◆ **Wat wordt gevraagd**: Kun je de onderstaande gegevens bewerken door "Loafers" te vervangen door "Moccasins" en verder alles ongewijzigd te laten? Laat de afbeeldingen weg uit je antwoord.
━━━ Overzicht gegevens ━━━
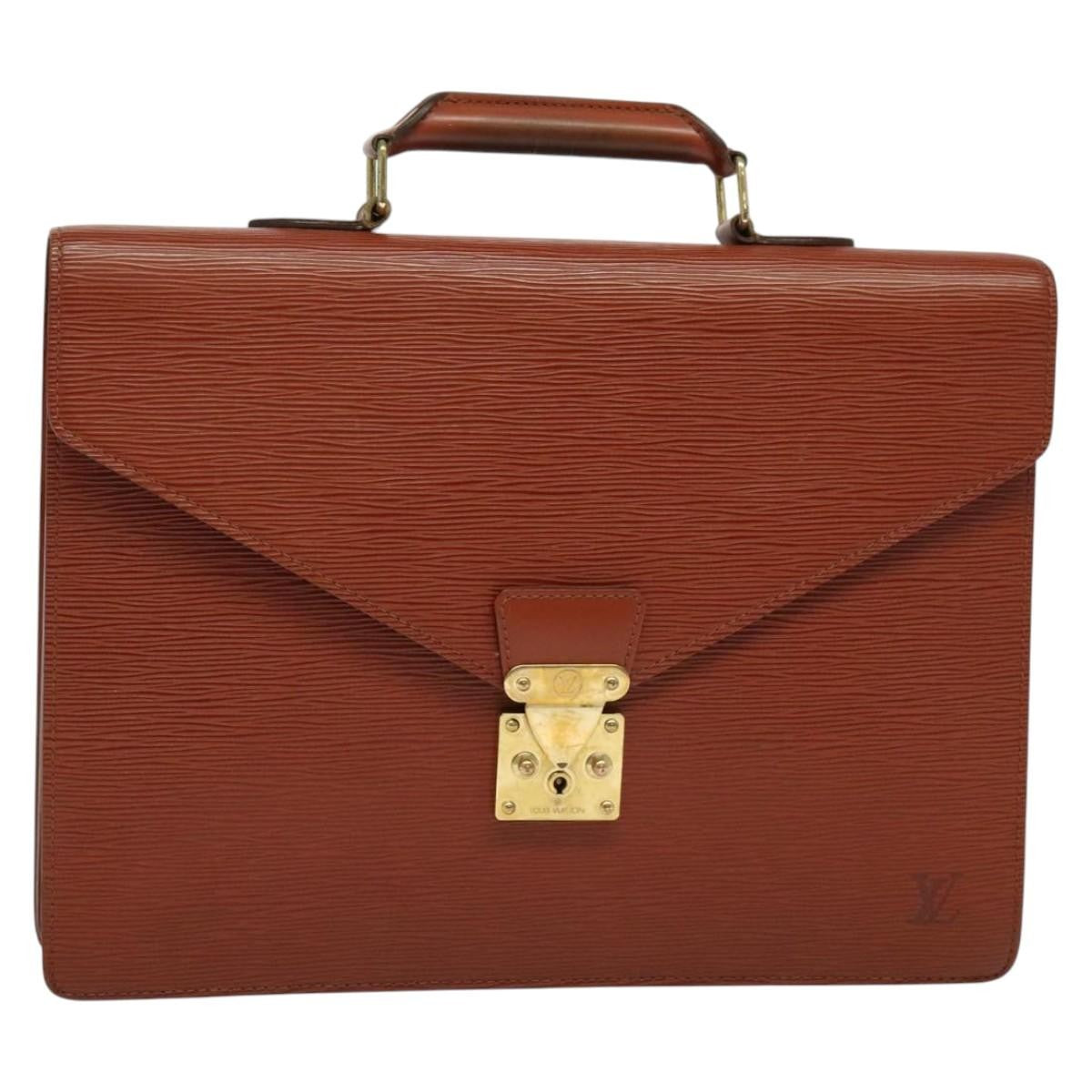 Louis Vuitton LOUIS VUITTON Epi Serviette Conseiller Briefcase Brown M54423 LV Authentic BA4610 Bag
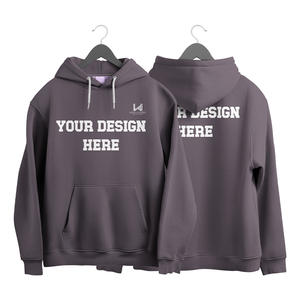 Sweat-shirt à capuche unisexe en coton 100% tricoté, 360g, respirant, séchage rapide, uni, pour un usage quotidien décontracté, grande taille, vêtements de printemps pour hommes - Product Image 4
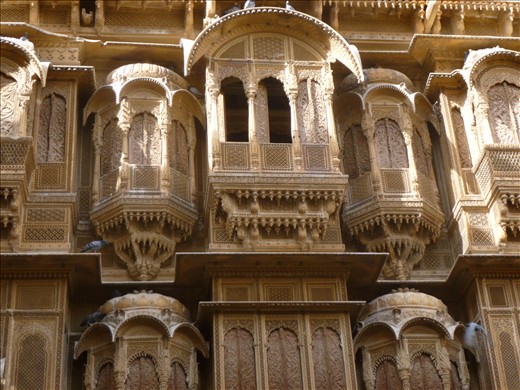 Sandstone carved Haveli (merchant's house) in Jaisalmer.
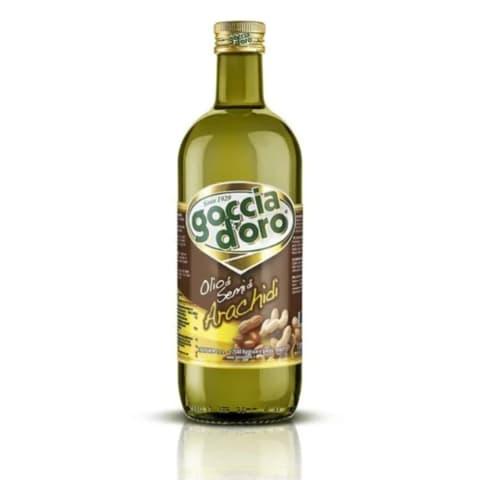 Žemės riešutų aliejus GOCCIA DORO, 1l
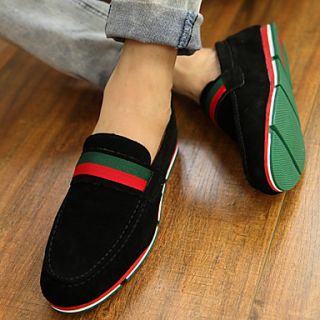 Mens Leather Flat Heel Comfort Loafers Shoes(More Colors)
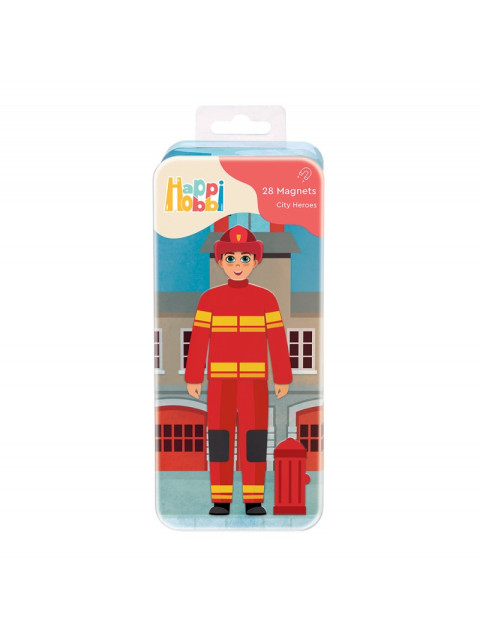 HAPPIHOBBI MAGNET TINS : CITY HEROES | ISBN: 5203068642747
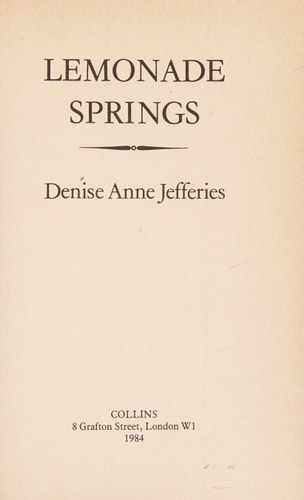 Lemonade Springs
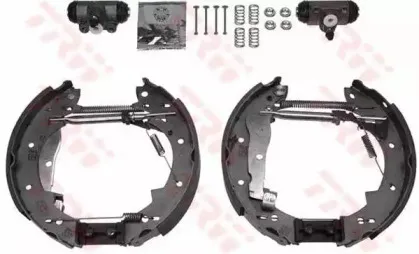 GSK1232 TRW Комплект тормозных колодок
━━━
◆ **Oplossing**:
 Louis Vuitton LOUIS VUITTON Epi Serviette Conseiller Briefcase Brown M54423 LV Authentic BA4610 Bag
 Sweat-shirt à capuche unisexe en coton 100% tricoté, 360g, respirant, séchage rapide, uni, pour un usage quotidien décontracté, grande taille, vêtements de printemps pour hommes - Product Image 4
 Sandstone carved Haveli (merchant's house) in Jaisalmer.
 Žemės riešutų aliejus GOCCIA DORO, 1l
 Mens Leather Flat Heel Comfort Moccasins Shoes(More Colors)
 HAPPIHOBBI MAGNET TINS : CITY HEROES | ISBN: 5203068642747
 Lemonade Springs
 GSK1232 TRW Комплект тормозных колодок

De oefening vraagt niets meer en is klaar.